We are still refining the list of what is useful and what people want to see, but if there is something you don’t want, removing it is quite straight forward. In this case you would simply add a “pluginBlacklist” element to your glimpse config and using the fully qualified name of the plugin, add items to the blacklist:

<glimpse>
      <pluginBlacklist>
            <add plugin="Glimpse.Mvc3.Plugin.MetaData" />
            <add plugin="Glimpse.Mvc3.Plugin.Binders" />
            <add plugin="Foo.Bar.GlimpsePlugins.CurrentUser" />
      </pluginBlacklist>
</glimpse>

*It should be noted that if you wanted to blacklist 3rd party plugins, this is more than possible using the same method, as demonstrated with the Foo.Bar.GlimpsePlugins.CurrentUser line above.

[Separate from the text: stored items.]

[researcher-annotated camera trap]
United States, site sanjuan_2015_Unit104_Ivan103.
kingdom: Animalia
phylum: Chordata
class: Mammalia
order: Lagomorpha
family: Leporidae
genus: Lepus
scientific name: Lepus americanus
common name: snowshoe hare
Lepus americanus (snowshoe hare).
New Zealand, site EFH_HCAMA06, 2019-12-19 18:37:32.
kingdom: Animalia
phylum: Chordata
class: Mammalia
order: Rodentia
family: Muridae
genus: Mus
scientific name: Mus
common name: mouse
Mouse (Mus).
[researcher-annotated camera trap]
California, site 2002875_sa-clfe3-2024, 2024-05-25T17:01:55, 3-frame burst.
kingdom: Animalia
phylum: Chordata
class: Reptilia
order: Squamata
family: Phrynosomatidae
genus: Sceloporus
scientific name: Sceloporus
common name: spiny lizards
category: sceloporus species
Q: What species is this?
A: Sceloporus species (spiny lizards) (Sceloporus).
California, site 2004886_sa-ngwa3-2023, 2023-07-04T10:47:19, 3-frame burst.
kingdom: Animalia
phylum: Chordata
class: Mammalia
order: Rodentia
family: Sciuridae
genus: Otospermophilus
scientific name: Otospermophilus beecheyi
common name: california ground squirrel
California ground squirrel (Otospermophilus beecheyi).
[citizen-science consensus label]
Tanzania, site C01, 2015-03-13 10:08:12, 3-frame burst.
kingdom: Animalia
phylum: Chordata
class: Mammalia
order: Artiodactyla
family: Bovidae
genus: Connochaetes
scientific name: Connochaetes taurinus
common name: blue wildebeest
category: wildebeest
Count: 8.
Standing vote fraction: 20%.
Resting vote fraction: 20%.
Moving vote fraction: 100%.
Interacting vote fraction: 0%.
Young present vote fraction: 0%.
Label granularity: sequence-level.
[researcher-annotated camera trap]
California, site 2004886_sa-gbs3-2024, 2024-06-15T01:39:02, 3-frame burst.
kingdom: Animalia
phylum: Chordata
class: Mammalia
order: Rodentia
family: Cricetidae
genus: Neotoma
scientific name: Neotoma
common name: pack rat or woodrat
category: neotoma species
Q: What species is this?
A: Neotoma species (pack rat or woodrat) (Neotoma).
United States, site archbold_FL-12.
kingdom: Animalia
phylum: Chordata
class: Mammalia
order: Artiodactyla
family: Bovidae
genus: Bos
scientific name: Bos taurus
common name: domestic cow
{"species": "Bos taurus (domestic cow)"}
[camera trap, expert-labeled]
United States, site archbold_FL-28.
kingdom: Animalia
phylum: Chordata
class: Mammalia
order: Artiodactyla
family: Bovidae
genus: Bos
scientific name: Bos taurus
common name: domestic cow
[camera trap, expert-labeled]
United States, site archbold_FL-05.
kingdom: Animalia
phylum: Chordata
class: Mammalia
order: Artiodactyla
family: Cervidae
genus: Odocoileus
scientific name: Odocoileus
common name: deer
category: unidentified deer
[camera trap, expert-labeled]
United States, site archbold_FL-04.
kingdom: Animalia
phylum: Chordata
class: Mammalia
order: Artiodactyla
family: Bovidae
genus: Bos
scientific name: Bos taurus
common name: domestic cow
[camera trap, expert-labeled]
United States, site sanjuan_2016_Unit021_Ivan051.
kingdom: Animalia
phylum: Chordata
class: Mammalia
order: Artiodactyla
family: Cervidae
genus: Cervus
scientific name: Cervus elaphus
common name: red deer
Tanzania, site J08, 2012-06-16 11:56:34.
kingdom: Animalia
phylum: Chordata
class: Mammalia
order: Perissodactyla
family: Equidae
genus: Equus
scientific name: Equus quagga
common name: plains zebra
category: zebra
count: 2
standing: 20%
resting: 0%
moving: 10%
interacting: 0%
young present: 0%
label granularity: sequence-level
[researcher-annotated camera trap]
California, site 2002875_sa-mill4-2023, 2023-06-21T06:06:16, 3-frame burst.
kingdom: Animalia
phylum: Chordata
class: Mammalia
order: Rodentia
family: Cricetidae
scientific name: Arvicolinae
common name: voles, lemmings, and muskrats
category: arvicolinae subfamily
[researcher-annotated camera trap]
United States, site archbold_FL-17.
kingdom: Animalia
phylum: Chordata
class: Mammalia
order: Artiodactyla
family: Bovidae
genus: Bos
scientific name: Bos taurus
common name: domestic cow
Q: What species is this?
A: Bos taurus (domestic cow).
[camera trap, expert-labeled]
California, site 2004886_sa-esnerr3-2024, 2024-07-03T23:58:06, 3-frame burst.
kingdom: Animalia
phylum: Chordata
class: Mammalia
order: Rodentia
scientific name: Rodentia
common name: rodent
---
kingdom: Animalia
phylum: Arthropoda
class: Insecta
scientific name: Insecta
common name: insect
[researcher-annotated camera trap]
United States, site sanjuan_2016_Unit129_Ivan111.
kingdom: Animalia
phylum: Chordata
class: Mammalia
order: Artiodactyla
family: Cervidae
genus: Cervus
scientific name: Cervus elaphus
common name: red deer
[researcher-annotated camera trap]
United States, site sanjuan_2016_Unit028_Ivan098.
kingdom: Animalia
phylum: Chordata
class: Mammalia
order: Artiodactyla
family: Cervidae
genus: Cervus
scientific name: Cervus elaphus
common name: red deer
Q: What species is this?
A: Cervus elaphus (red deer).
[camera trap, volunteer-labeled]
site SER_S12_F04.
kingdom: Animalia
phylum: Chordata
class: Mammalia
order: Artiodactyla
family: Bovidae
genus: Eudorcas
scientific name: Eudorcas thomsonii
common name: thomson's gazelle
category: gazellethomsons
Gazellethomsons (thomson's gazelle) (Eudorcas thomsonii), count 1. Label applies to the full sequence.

Other cases where you might want to blacklist plugins, is for different environments. Lets say, if in development you want all tabs, but in UAT, you want half of them removed and in PROD you only want tracing, Glimpse can support this. You could have several reasons to do this like reducing payload size, or for security concerns. All you would need to do is blacklist the plugins you don’t need in the config file for each environment.

If should be noted that, if you blacklist a plugin, not only do we not show that tab, but the plugin never gets wired into the life-cycle of the page. Blacklisted plugins add absolutely no overhead and are never instantiated.

Hope that helps and let us know what you think and if we can do anything more in this area.